Copy each line below without leaving any out.

[START OF Dataset records]

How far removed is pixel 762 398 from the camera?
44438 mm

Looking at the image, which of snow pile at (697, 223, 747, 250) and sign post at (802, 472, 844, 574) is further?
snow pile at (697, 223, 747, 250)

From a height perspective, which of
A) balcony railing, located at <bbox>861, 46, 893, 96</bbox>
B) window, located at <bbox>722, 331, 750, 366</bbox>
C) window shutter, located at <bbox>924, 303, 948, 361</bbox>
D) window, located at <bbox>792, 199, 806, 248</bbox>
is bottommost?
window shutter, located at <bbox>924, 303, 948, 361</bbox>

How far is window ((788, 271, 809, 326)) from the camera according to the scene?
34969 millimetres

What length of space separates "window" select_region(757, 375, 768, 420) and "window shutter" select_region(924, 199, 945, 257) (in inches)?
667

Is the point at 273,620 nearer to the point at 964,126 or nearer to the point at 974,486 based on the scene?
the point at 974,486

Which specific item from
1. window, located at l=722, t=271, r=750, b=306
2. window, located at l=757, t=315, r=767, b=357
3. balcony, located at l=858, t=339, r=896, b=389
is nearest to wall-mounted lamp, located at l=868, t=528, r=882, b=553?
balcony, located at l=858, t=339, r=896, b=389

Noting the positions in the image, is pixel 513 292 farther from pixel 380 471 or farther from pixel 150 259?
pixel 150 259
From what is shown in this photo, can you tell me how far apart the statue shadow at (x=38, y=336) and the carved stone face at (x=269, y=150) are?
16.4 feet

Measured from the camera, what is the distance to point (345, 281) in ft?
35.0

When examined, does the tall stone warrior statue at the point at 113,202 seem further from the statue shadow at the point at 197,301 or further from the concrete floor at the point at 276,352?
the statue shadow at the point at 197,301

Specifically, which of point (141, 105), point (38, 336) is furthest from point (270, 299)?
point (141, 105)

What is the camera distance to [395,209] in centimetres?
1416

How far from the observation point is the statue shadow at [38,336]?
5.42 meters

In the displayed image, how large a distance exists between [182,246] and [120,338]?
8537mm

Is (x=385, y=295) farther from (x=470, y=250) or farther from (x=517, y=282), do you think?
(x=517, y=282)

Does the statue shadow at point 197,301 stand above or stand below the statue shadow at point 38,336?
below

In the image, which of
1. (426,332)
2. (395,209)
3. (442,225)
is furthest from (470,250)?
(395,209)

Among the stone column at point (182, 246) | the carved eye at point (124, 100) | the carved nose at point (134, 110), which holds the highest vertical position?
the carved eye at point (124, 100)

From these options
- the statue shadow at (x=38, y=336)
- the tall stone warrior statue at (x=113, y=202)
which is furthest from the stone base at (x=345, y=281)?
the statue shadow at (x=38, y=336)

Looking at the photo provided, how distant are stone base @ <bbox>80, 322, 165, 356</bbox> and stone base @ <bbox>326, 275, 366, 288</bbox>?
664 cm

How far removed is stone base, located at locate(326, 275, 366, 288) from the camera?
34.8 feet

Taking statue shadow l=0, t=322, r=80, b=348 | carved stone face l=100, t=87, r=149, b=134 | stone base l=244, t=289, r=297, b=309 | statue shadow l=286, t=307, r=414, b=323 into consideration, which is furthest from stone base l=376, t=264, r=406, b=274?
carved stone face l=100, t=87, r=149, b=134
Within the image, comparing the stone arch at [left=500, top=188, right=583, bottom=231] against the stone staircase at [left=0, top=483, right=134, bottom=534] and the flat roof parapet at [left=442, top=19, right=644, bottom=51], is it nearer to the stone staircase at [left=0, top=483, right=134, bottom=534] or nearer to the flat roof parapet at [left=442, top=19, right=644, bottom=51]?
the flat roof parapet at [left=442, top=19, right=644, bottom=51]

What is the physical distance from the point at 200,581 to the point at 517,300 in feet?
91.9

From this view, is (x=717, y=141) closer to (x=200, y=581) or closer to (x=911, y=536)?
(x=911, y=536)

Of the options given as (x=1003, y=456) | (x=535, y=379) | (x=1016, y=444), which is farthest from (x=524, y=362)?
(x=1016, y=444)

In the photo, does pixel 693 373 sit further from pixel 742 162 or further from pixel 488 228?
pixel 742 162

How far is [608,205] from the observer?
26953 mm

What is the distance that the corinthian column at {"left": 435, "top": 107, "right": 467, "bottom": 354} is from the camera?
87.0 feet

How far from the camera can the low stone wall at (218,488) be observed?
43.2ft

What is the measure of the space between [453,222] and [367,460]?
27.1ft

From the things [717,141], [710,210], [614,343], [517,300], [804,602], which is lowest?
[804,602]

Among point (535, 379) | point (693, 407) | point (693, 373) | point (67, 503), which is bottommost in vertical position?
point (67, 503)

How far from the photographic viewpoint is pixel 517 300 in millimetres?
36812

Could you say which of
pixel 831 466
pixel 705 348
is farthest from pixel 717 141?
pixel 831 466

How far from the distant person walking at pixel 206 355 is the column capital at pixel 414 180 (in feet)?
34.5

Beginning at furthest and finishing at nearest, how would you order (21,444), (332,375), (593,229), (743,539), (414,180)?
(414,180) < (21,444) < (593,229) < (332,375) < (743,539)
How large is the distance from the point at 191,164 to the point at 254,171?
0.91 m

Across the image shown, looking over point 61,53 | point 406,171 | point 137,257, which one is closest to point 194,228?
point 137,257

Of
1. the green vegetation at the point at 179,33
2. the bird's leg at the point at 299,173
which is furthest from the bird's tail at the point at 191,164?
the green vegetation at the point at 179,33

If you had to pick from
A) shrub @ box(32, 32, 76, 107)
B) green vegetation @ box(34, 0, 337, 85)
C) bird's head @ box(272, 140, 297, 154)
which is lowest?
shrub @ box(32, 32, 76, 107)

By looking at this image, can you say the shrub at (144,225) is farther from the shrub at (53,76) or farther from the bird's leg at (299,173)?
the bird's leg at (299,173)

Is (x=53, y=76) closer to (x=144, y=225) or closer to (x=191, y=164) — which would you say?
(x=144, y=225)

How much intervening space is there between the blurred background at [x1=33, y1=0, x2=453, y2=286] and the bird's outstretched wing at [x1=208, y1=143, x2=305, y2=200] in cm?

[END OF Dataset records]

▸ **Response to this task**
How far removed is pixel 762 398 from the camera?
44438 mm

Looking at the image, which of snow pile at (697, 223, 747, 250) and sign post at (802, 472, 844, 574) is further?
snow pile at (697, 223, 747, 250)

From a height perspective, which of
A) balcony railing, located at <bbox>861, 46, 893, 96</bbox>
B) window, located at <bbox>722, 331, 750, 366</bbox>
C) window shutter, located at <bbox>924, 303, 948, 361</bbox>
D) window, located at <bbox>792, 199, 806, 248</bbox>
is bottommost?
window shutter, located at <bbox>924, 303, 948, 361</bbox>

How far is window ((788, 271, 809, 326)) from the camera according to the scene?
34969 millimetres

What length of space separates "window" select_region(757, 375, 768, 420) and "window shutter" select_region(924, 199, 945, 257) (in inches)?
667

Is the point at 273,620 nearer to the point at 964,126 or nearer to the point at 974,486 based on the scene?
the point at 974,486

Which specific item from
1. window, located at l=722, t=271, r=750, b=306
2. window, located at l=757, t=315, r=767, b=357
3. balcony, located at l=858, t=339, r=896, b=389
is nearest to wall-mounted lamp, located at l=868, t=528, r=882, b=553?
balcony, located at l=858, t=339, r=896, b=389

Noting the positions in the image, is pixel 513 292 farther from pixel 380 471 or farther from pixel 150 259?
pixel 150 259
From what is shown in this photo, can you tell me how far apart the statue shadow at (x=38, y=336) and the carved stone face at (x=269, y=150) are?
16.4 feet

Measured from the camera, what is the distance to point (345, 281) in ft?
35.0

When examined, does the tall stone warrior statue at the point at 113,202 seem further from the statue shadow at the point at 197,301 or further from the concrete floor at the point at 276,352?
the statue shadow at the point at 197,301

Specifically, which of point (141, 105), point (38, 336) is furthest from point (270, 299)?
point (141, 105)

What is the camera distance to [395,209] in centimetres?
1416

How far from the observation point is the statue shadow at [38,336]?
5.42 meters

In the displayed image, how large a distance exists between [182,246] and [120,338]?
8537mm

Is (x=385, y=295) farther from (x=470, y=250) or farther from (x=517, y=282), do you think?
(x=517, y=282)

Does the statue shadow at point 197,301 stand above or stand below the statue shadow at point 38,336?
below

In the image, which of
1. (426,332)
2. (395,209)
3. (442,225)
is furthest from (470,250)?
(395,209)

Among the stone column at point (182, 246) | the carved eye at point (124, 100) | the carved nose at point (134, 110), which holds the highest vertical position?
the carved eye at point (124, 100)

From these options
- the statue shadow at (x=38, y=336)
- the tall stone warrior statue at (x=113, y=202)
which is furthest from the stone base at (x=345, y=281)?
the statue shadow at (x=38, y=336)

Looking at the photo provided, how distant are stone base @ <bbox>80, 322, 165, 356</bbox> and stone base @ <bbox>326, 275, 366, 288</bbox>?
664 cm

How far removed is stone base, located at locate(326, 275, 366, 288) from the camera?
34.8 feet

Taking statue shadow l=0, t=322, r=80, b=348 | carved stone face l=100, t=87, r=149, b=134 | stone base l=244, t=289, r=297, b=309 | statue shadow l=286, t=307, r=414, b=323 into consideration, which is furthest from stone base l=376, t=264, r=406, b=274?
carved stone face l=100, t=87, r=149, b=134
Within the image, comparing the stone arch at [left=500, top=188, right=583, bottom=231] against the stone staircase at [left=0, top=483, right=134, bottom=534] and the flat roof parapet at [left=442, top=19, right=644, bottom=51], is it nearer to the stone staircase at [left=0, top=483, right=134, bottom=534] or nearer to the flat roof parapet at [left=442, top=19, right=644, bottom=51]?
the flat roof parapet at [left=442, top=19, right=644, bottom=51]

What is the physical distance from the point at 200,581 to the point at 517,300 in feet?
91.9

From this view, is (x=717, y=141) closer to (x=200, y=581) or closer to (x=911, y=536)?
(x=911, y=536)

Of the options given as (x=1003, y=456) | (x=535, y=379) | (x=1016, y=444), which is farthest from (x=524, y=362)?
(x=1016, y=444)

In the photo, does pixel 693 373 sit further from pixel 742 162 or further from pixel 488 228?
pixel 742 162

How far is [608,205] from the observer?
26953 mm

What is the distance that the corinthian column at {"left": 435, "top": 107, "right": 467, "bottom": 354} is from the camera?
87.0 feet

How far from the camera can the low stone wall at (218,488) be observed?
43.2ft

What is the measure of the space between [453,222] and [367,460]?
27.1ft

From the things [717,141], [710,210], [614,343], [517,300], [804,602], which is lowest?
[804,602]

Among point (535, 379) | point (693, 407) | point (693, 373) | point (67, 503), which is bottommost in vertical position?
point (67, 503)

How far from the photographic viewpoint is pixel 517 300 in millimetres?
36812

Could you say which of
pixel 831 466
pixel 705 348
is farthest from pixel 717 141?
pixel 831 466

How far from the distant person walking at pixel 206 355 is the column capital at pixel 414 180 (in feet)?
34.5

Beginning at furthest and finishing at nearest, how would you order (21,444), (332,375), (593,229), (743,539), (414,180)?
(414,180) < (21,444) < (593,229) < (332,375) < (743,539)
How large is the distance from the point at 191,164 to the point at 254,171?
0.91 m

Across the image shown, looking over point 61,53 | point 406,171 | point 137,257, which one is closest to point 194,228?
point 137,257

Of
1. the green vegetation at the point at 179,33
2. the bird's leg at the point at 299,173
which is furthest from the bird's tail at the point at 191,164?
the green vegetation at the point at 179,33

If you had to pick from
A) shrub @ box(32, 32, 76, 107)
B) green vegetation @ box(34, 0, 337, 85)
C) bird's head @ box(272, 140, 297, 154)
which is lowest?
shrub @ box(32, 32, 76, 107)

By looking at this image, can you say the shrub at (144,225) is farther from the shrub at (53,76) or farther from the bird's leg at (299,173)?
the bird's leg at (299,173)

Is (x=53, y=76) closer to (x=144, y=225) or closer to (x=191, y=164) — which would you say?
(x=144, y=225)

How much intervening space is there between the blurred background at [x1=33, y1=0, x2=453, y2=286] and the bird's outstretched wing at [x1=208, y1=143, x2=305, y2=200] in cm?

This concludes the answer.